Science news for the average citizen.

News Flash: Higgs Remains Missing

higgs-event

As the LHC accelerator at CERN prepares to complete final whole-torus testing and “shoot the moon” with particles colliding at ~5TeV per beam, the report from the DZero experiment at Fermilab’s Tevatron is in - “Wiggly Higgly” (the so-called “God Particle” that imparts mass to matter) remains missing in action at 170GeV/c2.

The prediction that the Higgs boson would appear at 114GeV/c2 was ruled out in 2000, this experiment rules out the next best guess of mass for the exchange particle. This finding will tend to put more importance on findings expected from the higher energy levels at LHC over the next few years, though experimenters have long believed Higgs would be discovered at the lower Tevatron energies. That appears to have been ruled out too.

Higgs is probably the most famous component of the ‘Standard Model’ of physics to remain MIA after so much expense over so many years of seeking answers about the nature of nature. The Tevatron experiment did succeed in producing Z boson pairs, so researchers had maintained hope for Higgs at this level.

It took 600 physicists from 90 institutions in 18 countries to determine that Higgs is not present at 170GeV. Perhaps the LHC physicists will have better luck while they’re busy producing quark-gluon plasmas, mini black holes and other odd sub-sub-particles of interest. It’s scheduled to be fully up and running by October, so some answers should come soon!

→ EXERCISE TASK A
From the Higgs article, copy word for word the part starting with "higgs-event" and going on through "action at 170GeV/c2.".
→ EXERCISE TASK B
According to the Higgs article, in what year was the prediction that the Higgs boson would appear at 114GeV/c2 ruled out?

→ PROVIDED INFORMATION

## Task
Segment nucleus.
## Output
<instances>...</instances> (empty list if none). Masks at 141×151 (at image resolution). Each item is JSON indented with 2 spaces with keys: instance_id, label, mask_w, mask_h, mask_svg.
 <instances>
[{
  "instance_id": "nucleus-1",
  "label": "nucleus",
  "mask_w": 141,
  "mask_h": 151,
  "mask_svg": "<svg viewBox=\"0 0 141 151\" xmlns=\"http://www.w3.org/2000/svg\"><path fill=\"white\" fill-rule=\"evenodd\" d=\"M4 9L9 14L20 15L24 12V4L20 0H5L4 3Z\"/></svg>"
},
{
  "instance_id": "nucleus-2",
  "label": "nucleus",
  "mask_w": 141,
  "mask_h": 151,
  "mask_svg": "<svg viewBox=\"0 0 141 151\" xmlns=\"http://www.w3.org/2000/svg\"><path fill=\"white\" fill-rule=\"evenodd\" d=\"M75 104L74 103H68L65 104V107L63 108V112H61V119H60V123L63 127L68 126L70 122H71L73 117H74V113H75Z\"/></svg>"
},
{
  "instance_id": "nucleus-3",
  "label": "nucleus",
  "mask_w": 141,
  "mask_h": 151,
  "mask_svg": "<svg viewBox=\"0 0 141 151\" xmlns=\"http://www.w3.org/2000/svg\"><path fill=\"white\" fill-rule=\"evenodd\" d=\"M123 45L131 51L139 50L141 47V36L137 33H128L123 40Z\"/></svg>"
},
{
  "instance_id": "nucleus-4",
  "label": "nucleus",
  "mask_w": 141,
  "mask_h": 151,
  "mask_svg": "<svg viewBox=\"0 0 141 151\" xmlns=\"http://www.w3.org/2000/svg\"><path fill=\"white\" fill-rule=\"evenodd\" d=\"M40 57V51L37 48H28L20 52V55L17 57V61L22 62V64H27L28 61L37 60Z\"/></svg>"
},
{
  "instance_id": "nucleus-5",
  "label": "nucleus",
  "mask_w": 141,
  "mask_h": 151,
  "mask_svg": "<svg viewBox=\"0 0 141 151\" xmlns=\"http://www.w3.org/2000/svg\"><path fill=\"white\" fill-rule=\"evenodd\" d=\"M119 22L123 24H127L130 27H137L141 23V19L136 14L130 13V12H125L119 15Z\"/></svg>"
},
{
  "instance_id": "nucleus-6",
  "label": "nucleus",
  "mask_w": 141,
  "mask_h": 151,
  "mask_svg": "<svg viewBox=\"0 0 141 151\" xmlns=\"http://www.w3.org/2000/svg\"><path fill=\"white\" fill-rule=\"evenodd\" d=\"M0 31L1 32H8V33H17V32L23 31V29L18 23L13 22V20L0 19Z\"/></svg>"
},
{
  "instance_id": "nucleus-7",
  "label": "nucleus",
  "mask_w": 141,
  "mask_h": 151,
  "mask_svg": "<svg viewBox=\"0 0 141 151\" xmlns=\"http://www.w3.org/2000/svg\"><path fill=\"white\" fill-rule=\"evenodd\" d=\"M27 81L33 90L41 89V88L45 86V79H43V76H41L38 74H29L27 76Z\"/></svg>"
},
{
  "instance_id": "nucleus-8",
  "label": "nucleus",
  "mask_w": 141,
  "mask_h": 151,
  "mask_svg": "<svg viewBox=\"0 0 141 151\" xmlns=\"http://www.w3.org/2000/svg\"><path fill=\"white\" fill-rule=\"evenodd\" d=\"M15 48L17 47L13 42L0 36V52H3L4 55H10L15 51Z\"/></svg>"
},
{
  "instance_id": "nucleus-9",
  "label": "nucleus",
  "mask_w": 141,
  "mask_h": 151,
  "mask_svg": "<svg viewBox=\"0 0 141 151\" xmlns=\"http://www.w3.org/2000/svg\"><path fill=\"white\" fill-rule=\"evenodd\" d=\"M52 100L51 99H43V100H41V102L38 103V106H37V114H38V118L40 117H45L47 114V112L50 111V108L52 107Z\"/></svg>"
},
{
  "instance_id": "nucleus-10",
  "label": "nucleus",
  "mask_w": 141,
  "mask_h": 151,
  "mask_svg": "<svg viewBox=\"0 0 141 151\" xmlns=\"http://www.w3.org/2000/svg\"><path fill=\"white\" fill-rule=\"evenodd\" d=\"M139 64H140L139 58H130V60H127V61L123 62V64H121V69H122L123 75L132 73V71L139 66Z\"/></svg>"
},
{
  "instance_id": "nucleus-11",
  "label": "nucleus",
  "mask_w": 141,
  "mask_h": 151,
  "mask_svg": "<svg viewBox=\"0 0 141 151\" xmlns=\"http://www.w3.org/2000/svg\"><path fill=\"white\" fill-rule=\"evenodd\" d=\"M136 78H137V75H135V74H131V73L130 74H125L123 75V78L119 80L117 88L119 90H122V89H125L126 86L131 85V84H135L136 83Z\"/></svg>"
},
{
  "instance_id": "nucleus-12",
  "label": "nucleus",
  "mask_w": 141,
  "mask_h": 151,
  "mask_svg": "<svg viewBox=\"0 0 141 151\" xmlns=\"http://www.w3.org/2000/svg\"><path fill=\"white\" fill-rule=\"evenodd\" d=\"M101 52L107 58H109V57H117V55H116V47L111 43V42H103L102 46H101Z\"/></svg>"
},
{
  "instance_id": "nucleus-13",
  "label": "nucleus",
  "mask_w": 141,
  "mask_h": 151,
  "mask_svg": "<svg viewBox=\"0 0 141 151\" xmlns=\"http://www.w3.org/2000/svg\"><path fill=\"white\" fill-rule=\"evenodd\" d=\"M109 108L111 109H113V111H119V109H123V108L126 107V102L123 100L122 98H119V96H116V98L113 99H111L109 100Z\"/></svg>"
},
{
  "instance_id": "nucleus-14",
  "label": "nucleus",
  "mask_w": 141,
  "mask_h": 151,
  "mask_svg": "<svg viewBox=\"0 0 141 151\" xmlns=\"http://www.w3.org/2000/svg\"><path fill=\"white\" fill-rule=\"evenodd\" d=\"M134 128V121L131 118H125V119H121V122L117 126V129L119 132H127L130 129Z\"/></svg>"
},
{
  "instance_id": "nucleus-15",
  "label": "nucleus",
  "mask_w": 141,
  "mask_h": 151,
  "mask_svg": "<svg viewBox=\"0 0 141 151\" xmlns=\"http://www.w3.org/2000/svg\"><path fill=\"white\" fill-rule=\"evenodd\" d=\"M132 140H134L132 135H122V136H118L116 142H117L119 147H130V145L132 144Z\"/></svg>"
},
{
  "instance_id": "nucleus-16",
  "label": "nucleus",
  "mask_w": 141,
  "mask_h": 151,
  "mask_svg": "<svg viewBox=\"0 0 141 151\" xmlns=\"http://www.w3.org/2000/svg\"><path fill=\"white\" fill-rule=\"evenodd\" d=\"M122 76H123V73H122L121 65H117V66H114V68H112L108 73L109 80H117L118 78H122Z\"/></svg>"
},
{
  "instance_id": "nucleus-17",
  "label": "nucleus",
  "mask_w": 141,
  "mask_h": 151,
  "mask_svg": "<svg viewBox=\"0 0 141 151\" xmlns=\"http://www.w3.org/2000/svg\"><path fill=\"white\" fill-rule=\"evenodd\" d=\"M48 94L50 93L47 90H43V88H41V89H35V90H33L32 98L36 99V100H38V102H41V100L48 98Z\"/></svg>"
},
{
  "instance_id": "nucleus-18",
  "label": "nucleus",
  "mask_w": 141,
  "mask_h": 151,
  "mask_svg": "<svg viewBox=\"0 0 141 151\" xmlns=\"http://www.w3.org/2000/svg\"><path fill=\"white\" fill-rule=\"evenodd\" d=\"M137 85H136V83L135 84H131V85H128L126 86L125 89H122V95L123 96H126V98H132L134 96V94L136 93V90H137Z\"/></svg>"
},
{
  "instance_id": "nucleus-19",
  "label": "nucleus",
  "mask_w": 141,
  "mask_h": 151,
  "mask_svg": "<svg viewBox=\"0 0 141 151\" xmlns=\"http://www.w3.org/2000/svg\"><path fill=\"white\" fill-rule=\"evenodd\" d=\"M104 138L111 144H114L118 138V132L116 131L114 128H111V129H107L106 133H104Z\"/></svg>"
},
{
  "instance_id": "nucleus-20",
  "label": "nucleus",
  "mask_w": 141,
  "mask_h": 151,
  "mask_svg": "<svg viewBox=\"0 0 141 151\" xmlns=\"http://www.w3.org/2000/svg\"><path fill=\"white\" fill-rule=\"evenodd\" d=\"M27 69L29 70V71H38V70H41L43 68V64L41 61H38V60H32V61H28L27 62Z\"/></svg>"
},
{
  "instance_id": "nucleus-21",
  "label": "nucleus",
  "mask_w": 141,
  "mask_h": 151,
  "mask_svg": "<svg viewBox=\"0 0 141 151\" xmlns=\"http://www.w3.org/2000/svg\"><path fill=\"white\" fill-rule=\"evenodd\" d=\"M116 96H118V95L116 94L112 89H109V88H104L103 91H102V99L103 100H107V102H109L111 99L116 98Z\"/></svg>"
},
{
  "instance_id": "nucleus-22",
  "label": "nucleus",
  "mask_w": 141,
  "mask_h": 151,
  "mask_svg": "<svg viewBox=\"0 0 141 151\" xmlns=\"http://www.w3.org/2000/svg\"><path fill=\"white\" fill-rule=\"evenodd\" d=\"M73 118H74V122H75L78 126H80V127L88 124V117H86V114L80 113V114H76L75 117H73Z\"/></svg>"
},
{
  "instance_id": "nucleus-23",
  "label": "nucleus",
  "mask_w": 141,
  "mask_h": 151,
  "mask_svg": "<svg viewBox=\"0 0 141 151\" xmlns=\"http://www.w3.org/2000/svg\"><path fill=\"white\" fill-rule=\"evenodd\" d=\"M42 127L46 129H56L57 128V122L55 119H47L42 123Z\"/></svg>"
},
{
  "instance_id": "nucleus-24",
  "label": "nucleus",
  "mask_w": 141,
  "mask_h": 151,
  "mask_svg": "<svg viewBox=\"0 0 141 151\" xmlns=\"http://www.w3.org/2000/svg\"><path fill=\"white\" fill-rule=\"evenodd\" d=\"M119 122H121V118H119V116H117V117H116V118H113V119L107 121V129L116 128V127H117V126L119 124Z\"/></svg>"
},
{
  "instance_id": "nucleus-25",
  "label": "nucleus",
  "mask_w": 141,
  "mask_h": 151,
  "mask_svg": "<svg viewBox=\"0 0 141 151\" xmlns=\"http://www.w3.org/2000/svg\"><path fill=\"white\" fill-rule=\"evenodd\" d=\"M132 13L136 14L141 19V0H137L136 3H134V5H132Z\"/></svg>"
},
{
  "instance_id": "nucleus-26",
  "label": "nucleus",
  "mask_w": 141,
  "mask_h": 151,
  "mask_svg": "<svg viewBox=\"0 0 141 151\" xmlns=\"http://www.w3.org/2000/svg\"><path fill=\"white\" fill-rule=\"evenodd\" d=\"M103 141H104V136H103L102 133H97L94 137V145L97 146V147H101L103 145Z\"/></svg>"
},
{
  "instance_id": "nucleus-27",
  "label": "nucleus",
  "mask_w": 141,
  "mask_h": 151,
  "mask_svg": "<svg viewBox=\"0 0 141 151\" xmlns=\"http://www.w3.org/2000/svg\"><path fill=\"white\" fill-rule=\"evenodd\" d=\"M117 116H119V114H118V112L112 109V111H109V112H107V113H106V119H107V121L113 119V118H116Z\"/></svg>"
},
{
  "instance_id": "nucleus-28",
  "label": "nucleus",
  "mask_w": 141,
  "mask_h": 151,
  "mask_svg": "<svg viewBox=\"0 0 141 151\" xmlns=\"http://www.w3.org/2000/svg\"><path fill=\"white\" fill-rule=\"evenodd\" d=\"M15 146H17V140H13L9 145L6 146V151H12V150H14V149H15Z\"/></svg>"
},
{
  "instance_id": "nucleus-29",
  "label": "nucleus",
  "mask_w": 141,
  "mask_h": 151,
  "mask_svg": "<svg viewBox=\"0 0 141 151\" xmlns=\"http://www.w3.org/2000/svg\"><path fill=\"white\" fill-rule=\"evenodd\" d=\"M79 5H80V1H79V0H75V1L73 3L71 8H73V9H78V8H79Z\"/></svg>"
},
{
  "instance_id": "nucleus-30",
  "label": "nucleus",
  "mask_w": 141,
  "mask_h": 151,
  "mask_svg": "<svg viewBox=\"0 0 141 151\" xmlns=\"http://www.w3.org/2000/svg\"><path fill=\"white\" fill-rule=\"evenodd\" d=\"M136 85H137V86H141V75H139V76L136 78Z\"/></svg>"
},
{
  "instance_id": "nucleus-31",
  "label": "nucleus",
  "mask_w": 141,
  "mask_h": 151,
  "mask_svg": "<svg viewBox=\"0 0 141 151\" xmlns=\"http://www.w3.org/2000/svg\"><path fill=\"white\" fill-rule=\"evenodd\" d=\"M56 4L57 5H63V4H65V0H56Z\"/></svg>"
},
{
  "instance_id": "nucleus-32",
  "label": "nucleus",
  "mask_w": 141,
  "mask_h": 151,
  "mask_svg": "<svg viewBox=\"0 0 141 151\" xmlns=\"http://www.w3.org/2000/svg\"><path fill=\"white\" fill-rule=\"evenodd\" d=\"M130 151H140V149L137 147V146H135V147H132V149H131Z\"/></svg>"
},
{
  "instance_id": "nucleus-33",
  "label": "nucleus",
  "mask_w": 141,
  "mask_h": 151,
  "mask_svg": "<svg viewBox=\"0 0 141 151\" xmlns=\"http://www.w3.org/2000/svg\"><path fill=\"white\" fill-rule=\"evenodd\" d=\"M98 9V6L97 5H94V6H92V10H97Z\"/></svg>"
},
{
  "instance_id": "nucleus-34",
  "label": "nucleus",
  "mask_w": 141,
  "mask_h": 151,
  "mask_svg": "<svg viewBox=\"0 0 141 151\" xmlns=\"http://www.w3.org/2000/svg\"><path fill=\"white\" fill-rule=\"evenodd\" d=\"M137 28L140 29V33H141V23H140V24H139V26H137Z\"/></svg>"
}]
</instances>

→ RESPONSE A
higgs-event

As the LHC accelerator at CERN prepares to complete final whole-torus testing and “shoot the moon” with particles colliding at ~5TeV per beam, the report from the DZero experiment at Fermilab’s Tevatron is in - “Wiggly Higgly” (the so-called “God Particle” that imparts mass to matter) remains missing in action at 170GeV/c2.

→ RESPONSE B
2000